# What was your first phone?



## Deleted member 397813 (Sep 28, 2018)

Mine was an iPhone 4s...


----------



## Scarlet (Sep 28, 2018)

Some random Nokia phone. Weird to think a lot of people have their first phone as a smartphone nowadays.


----------



## Deleted member 397813 (Sep 28, 2018)

Scarlet said:


> Some random Nokia phone. Weird to think a lot of people have their first phone as a smartphone nowadays.


agreed.


----------



## x65943 (Sep 28, 2018)

There was a time before flip phones m8, but I'll cut you a break as it just shows your age 

I actually had those crappy phones with a brick form factor and proprietary OS until 2014 or so.

First phone? No idea. If it wasn't one of those indestructible nokias, it was close to it.

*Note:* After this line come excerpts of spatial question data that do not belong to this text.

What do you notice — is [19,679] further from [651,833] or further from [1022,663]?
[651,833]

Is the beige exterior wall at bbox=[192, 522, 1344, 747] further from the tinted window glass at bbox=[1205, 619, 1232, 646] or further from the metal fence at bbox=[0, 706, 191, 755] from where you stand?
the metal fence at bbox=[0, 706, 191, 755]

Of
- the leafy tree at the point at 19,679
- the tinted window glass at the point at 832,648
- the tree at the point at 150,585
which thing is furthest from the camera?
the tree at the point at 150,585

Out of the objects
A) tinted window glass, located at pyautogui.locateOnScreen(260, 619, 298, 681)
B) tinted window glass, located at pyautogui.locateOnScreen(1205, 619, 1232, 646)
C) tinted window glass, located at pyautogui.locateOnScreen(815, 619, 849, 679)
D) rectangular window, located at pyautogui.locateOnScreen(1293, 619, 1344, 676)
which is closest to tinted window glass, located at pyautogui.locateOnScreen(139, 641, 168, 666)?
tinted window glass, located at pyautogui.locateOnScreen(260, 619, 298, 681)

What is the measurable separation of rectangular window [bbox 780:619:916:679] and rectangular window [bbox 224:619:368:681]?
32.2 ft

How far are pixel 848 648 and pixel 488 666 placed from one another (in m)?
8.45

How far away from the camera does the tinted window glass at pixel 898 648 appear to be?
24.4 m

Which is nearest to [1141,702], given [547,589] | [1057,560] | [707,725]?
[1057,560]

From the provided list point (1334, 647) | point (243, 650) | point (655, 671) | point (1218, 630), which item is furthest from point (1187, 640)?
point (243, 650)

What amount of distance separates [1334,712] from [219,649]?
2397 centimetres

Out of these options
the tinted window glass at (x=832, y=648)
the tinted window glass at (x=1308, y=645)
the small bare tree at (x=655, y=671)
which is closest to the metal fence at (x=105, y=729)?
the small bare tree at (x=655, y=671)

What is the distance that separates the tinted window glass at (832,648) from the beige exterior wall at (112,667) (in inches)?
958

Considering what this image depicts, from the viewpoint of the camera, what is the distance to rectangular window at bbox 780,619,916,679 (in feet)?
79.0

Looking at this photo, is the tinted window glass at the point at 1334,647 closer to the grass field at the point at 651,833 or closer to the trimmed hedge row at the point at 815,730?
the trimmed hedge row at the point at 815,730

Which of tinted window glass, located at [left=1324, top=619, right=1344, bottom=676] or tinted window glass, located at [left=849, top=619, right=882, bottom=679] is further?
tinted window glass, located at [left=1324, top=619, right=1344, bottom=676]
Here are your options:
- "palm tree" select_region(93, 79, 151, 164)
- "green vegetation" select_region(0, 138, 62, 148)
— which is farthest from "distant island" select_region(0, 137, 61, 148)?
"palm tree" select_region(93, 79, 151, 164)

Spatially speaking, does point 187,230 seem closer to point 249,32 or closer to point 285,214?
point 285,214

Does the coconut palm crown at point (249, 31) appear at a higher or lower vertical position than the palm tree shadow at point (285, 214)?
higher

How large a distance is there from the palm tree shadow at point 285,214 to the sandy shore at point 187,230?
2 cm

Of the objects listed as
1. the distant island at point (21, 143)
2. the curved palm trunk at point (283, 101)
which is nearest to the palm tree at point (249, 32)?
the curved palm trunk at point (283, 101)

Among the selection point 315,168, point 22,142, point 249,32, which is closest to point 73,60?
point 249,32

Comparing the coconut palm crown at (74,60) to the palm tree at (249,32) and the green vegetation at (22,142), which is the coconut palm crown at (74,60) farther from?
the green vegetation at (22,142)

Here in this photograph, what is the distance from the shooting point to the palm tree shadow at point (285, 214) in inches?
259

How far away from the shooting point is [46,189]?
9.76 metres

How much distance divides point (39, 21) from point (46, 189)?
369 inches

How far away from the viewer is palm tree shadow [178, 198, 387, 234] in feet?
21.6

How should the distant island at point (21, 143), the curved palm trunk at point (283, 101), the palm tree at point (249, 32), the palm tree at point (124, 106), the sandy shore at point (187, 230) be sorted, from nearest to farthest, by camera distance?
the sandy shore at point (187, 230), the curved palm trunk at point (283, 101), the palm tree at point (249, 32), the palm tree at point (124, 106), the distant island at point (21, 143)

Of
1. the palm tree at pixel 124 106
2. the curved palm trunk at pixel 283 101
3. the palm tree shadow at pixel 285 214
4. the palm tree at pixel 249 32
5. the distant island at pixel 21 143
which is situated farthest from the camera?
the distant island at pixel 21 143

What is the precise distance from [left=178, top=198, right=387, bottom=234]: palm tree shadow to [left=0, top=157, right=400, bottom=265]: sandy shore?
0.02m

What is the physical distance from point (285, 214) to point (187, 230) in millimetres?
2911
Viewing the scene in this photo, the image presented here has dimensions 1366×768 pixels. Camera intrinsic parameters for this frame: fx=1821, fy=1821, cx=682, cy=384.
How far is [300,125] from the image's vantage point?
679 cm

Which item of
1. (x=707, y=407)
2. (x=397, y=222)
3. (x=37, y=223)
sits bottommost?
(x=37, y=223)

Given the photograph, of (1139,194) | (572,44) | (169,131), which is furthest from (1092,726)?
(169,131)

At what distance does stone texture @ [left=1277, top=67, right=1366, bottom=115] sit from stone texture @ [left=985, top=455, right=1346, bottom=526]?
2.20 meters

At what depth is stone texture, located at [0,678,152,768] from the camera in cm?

First smart phone was a crappy b tier samsung (not galaxy). After that I got a Nexus 5x, and now I've got a Pixel 2.

I've probably had 10 phones or so by this point.

EDIT: Oh, I see you added the "nokia" option


----------



## Deleted member 397813 (Sep 28, 2018)

cool


----------



## BlueFox gui (Sep 28, 2018)

one of those cheap $12 phones in 2010
that little thingie didn't even had bluetooth


----------



## supergamer368 (Sep 28, 2018)

The very phone I’m sending this on. A nice little iPhone SE.


----------



## Deleted member 412537 (Sep 28, 2018)

Mine was a chunky Sprint flip phone.
Then it got replaced with an LG Rumor. Now I'm stuck with an iphone 4. ;-;


----------



## Veho (Sep 28, 2018)

Siemens S10 Active. 

Best phone ever.


----------



## haxan (Sep 28, 2018)

I had Nokia 3310 back when it just got released, later on moved to the 6600 (panda) and then to the Ngage which was just awesome.


----------



## Wolfy (Sep 28, 2018)

Ya wanna see what my first phone was? I'm a 1998 kid, so I had the weird stuff in middle school so I could still be safe and call people...but honestly I have to show you to make you believe what I had to use back then...


----------



## x65943 (Sep 28, 2018)

Wolfy said:


> Ya wanna see what my first phone was? I'm a 1998 kid, so I had the weird stuff in middle school so I could still be safe and call people...but honestly I have to show you to make you believe what I had to use back then...


Oh man I remember seeing commercials for this thing - but I never actually knew anyone who had one.

I hope service costs were low as you could only call like 4 people. Wait, how do you enter phone numbers on this thing anyway? Like - how did you get your mom's contact in the first place - is it programmed in the store?


----------



## Wolfy (Sep 28, 2018)

x65943 said:


> Oh man I remember seeing commercials for this thing - but I never actually knew anyone who had one.
> 
> I hope service costs were low as you could only call like 4 people. Wait, how do you enter phone numbers on this thing anyway? Like - how did you get your mom's contact in the first place - is it programmed in the store?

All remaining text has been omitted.